South Africa is home to some very inspirational people. Nelson Mandela by far being one of those most famous people. We visited Donkin Reserve which is home to beautiful metal cut-outs that depict a voting line. Nelson Mandela is leading the line, symbolic of his role in leading South Africa out of apartheid into a democratic government. Our tour guide introduced us to his granddaughter (depicted in one of the pictures) whom was held by Nelson Mandela as a baby.
The history behind the creation of Donkin Reserve is rooted in a touching love story of a broken heart. Many people believe that Port Elizabeth was named for Queen Elizabeth which is a misconception. Port Elizabeth was named after Elizabeth Donkin, wife to Sir Rufane Donkin the acting governor of the unnamed town. Rufane and Elizabeth, following tradition, were joined by an arranged marriage. However, they both feel deeply in love with each other. Usually, the wives of upper class military men stayed behind during their assignments but Elizabeth desired to accompany Rufane. Elizabeth died in India after giving birth to their only son.
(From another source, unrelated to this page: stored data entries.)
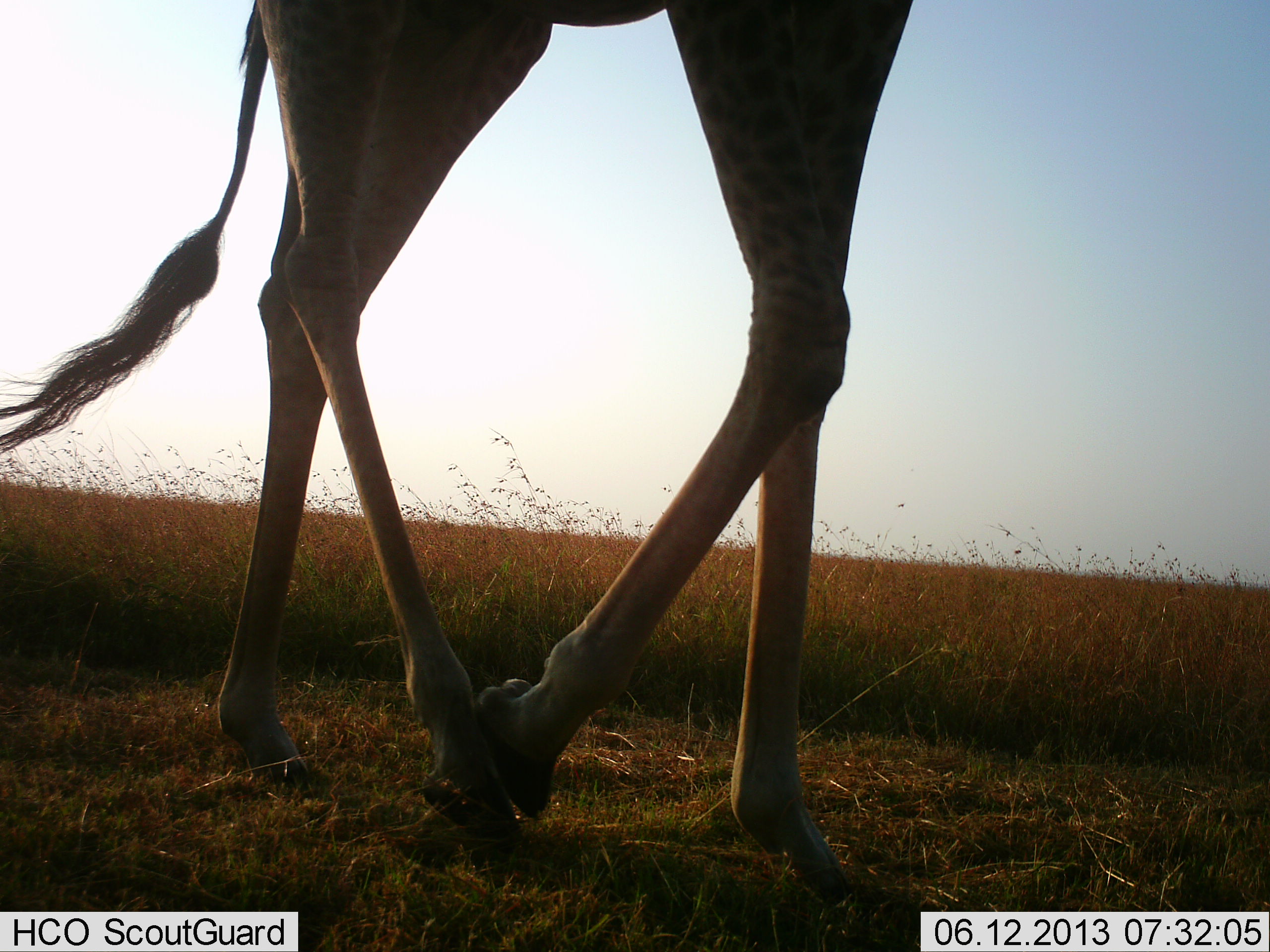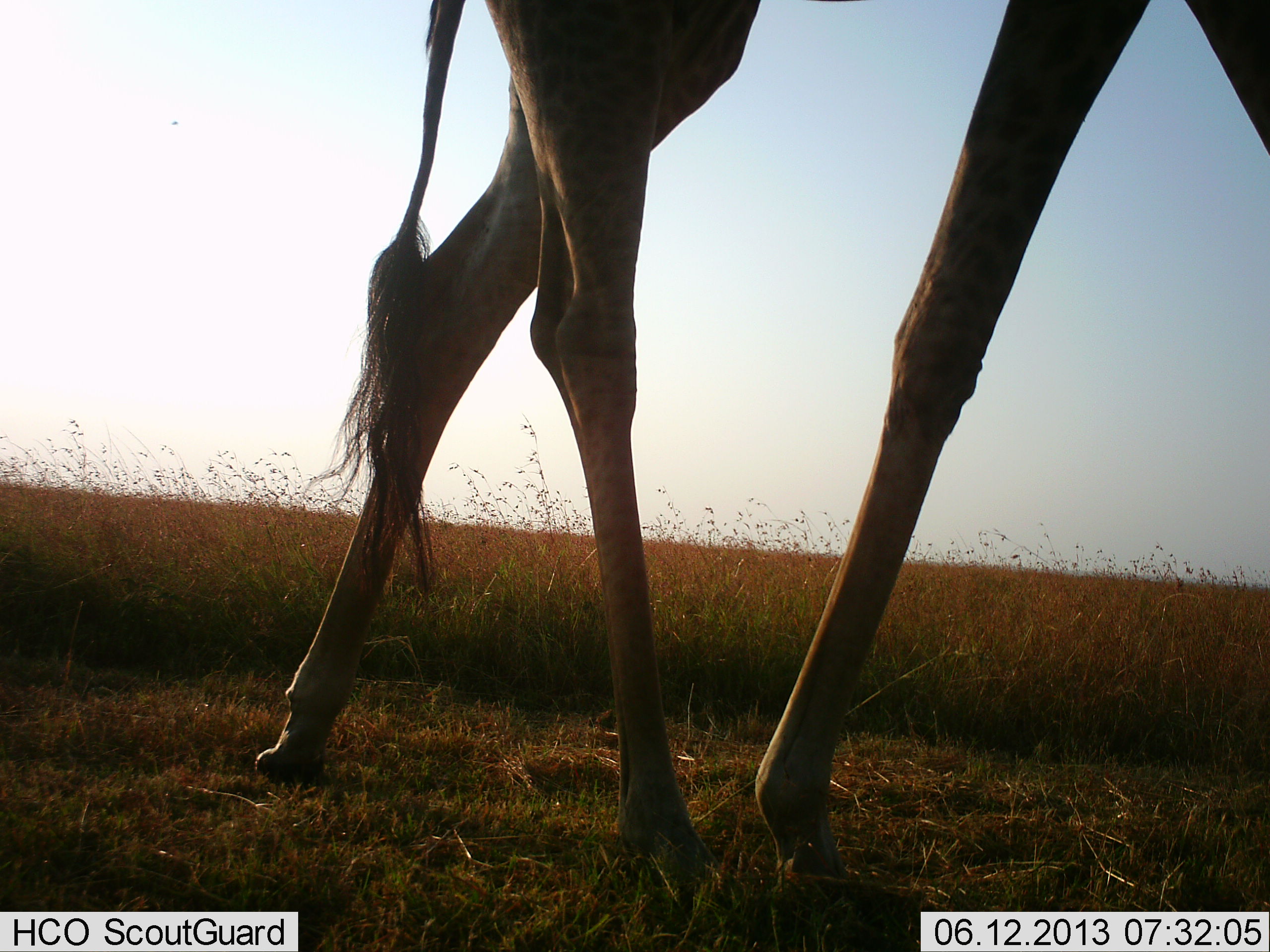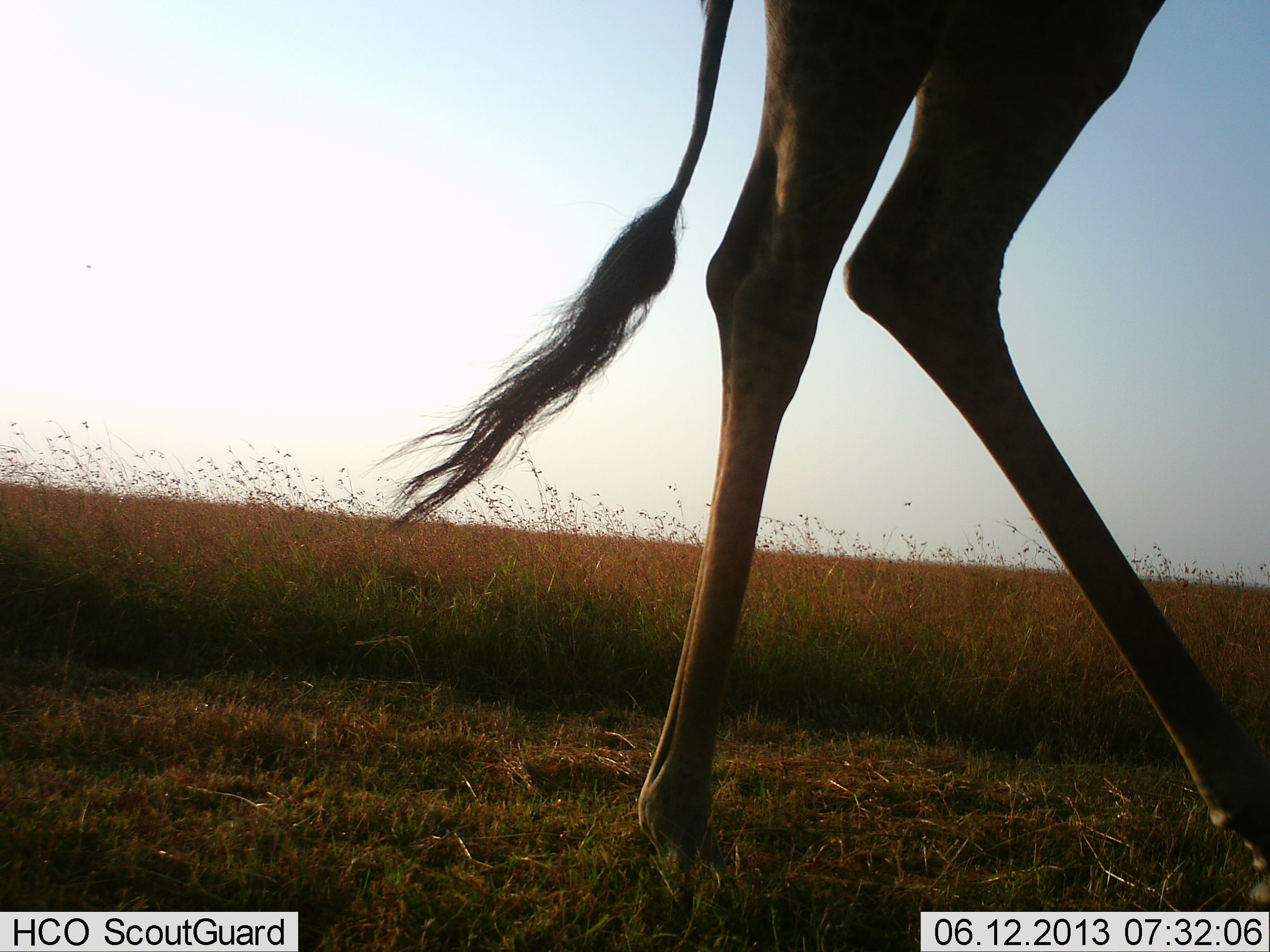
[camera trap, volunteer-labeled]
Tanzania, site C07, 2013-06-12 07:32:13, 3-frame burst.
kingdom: Animalia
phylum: Chordata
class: Mammalia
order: Artiodactyla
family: Giraffidae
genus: Giraffa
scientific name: Giraffa camelopardalis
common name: giraffe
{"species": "giraffe (Giraffa camelopardalis)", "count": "1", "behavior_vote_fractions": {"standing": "0%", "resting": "0%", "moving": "100%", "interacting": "0%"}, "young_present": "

Sir Donkin was devastated with grief and took leave from his military position to overcome his broken heart. He eventually accepted the position of first governor of the town. He requested that his soldiers build a pyramid at the top of the harbor to honor his dead wife and the town was given her name. Elizabeth was buried in India but Sir Donkin had her heart embalmed with him which he was buried with upon his suicide in 1841.
A message from Sir Donkin was placed on the pyramid to honor his wife, "In the memory of one of the most perfect of human beings who has given her name to the name to the town below."
Being a pure romantic at heart, the story of how Port Elizabeth got its name was truly endearing and touching to me.